A focused VC or investment firm website typically takes three to six weeks when the visual identity system already exists. The Protego Ventures site completed in four weeks because CAPRI had built the brand system and BrandingLab's scope was translation and development. Projects requiring both brand strategy and web development run six to twelve weeks. The timeline is determined less by page count than by the complexity of the decisions — colour systems, navigation architecture, and photography direction all require iteration time that page-building doesn't.

What makes defense technology branding different from general financial services?

Defense technology branding operates under an additional layer of constraint: the sector itself carries specific visual associations — military imagery, government aesthetics, technical seriousness — that must be navigated carefully. A defense technology VC needs to communicate credibility within the sector without being mistaken for a government contractor, a military supplier, or a security agency. That navigation requires photography direction, colour choices, and typographic decisions that are calibrated to a specific cultural context that generic financial services design guidance doesn't address.

Can BrandingLab build a website from a brand identity created by another design agency?

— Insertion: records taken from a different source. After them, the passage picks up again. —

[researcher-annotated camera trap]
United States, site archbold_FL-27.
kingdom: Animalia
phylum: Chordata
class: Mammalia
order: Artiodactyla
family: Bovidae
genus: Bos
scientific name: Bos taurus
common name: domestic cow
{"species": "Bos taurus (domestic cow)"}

Yes — brand-to-web translation is a distinct project type that BrandingLab has built a process around. When a brand agency has designed a strong visual identity system, translating it faithfully into a live, performant, responsive website requires understanding the design intent deeply enough to make decisions that aren't specified in the brand guide. BrandingLab's Figma-to-Webflow process is built specifically for this collaboration model, including structured handoff reviews that surface translation decisions before development begins.

How do you structure a VC website's navigation for multiple sophisticated audience types?

Navigation for multiple sophisticated audiences requires mapping each visitor type's primary question before any structural decisions are made. Each audience — founders, LPs, advisors, co-investors — arrives with a different primary question and a different path they need to walk through the site to answer it. The navigation structure should make each path unambiguous without requiring visitors to understand the firm's internal organisational logic. For Protego, seven iterations were required before each path was clear enough to meet that standard.